As the most abundant modification in mRNAs, previous studies have revealed the dynamic features of m6A modification and have uncovered its important function in a variety of biological processes and diseases. It seems that the more we explore m6A modification, the more complicated it becomes. First, m6A modification is reversible and includes multiple key “players”: writers, erasers, and readers. The interaction between these key players and other epigenetic modifications, such as histone modifiers, makes the field more complicated. Second, the complexity of m6A modification also lies in the fact that it is hard to define a promoting or repressing function of m6A modification in a set of diseases. The deficiency of m6A writers and erasers could show similar effects on the diseases but could not exhibit contrary effects as routinely thought. Third, m6A modification can regulate a defined biological process, i.e., the maintenance, renewal, and differentiation of neural stem cells by modulating diverse gene expression and signaling pathways. In addition, multiple players of m6A modification exhibit effects on the same biological process, such as neurogenesis. It is hard to distinguish whether the effect is independent of each other, and it remains unclear whether they crosstalk. Therefore, how m6A writers, erasers, and readers cooperate to regulate adult neurogenesis still needs more investigation.

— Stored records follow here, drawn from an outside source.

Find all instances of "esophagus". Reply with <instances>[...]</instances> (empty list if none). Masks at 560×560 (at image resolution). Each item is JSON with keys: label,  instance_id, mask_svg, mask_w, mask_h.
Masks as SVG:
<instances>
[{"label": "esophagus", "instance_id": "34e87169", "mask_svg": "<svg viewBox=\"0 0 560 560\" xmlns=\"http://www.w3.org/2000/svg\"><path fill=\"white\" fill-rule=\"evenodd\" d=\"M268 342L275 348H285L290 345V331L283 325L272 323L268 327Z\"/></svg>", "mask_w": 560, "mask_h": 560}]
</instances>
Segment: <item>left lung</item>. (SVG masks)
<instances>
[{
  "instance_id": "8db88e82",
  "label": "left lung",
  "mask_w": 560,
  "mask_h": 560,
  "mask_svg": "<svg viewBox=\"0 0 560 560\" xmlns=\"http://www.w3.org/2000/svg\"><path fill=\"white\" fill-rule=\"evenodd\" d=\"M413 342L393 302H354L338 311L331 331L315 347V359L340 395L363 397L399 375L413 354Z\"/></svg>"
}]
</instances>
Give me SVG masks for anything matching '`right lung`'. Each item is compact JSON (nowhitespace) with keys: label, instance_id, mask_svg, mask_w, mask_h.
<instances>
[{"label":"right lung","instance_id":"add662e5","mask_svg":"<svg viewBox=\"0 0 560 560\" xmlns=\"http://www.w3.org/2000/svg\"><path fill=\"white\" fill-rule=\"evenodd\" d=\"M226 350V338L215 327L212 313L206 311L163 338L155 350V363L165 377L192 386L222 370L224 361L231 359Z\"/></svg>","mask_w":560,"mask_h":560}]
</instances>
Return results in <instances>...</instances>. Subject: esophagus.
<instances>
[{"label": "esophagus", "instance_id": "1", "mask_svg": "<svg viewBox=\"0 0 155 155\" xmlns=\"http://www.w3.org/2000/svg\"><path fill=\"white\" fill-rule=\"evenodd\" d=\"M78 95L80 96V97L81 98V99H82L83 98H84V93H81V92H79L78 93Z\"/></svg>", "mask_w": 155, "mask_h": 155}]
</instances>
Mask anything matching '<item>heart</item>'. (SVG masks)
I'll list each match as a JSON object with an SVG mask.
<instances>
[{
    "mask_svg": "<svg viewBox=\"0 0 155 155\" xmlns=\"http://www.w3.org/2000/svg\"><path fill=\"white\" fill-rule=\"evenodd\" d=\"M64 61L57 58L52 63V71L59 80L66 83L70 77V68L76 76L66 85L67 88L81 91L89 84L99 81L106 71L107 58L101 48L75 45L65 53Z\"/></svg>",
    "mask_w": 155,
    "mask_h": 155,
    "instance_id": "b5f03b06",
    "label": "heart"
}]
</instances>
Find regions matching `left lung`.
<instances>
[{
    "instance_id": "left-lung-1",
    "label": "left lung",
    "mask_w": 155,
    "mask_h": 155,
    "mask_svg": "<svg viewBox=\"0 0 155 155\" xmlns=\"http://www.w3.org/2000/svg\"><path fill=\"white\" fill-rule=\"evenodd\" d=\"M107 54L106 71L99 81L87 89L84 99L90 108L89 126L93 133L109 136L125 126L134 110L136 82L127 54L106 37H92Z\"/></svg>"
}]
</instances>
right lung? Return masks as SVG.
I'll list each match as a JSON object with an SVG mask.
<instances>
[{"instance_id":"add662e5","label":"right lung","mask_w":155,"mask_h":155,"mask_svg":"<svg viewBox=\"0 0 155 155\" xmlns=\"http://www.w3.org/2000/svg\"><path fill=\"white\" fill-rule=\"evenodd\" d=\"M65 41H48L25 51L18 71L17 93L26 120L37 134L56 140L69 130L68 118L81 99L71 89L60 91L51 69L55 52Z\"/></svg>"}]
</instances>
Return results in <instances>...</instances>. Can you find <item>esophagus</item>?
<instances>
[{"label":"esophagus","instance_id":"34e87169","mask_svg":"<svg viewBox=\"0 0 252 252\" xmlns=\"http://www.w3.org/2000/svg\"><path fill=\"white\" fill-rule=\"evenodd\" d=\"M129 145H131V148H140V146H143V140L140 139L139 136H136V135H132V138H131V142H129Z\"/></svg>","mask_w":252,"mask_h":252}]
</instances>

Although dramatic progress has been made in understanding the function of m6A modification, future studies should devote more effort to uncovering the multi-faceted nature of the associated mechanisms. The interaction between m6A modification and histone modifiers suggests a colorful landscape wherein m6A modification interacts with other epigenetic machinery, i.e., DNA modifications and non-coding RNAs. In addition, considering a substantial enrichment of m6A in the 5′ and 3′ UTRs of transcripts, do multiple writers, erasers, and readers have binding specificity for distinct regions? Finally, establishing a more precise spatiotemporal landscape of m6A in the pathological context could be of clinical significance. With the technical advances of sequencing, we anticipate the identification of key m6A site(s) that can contribute to the diagnosis and treatment of specific diseases.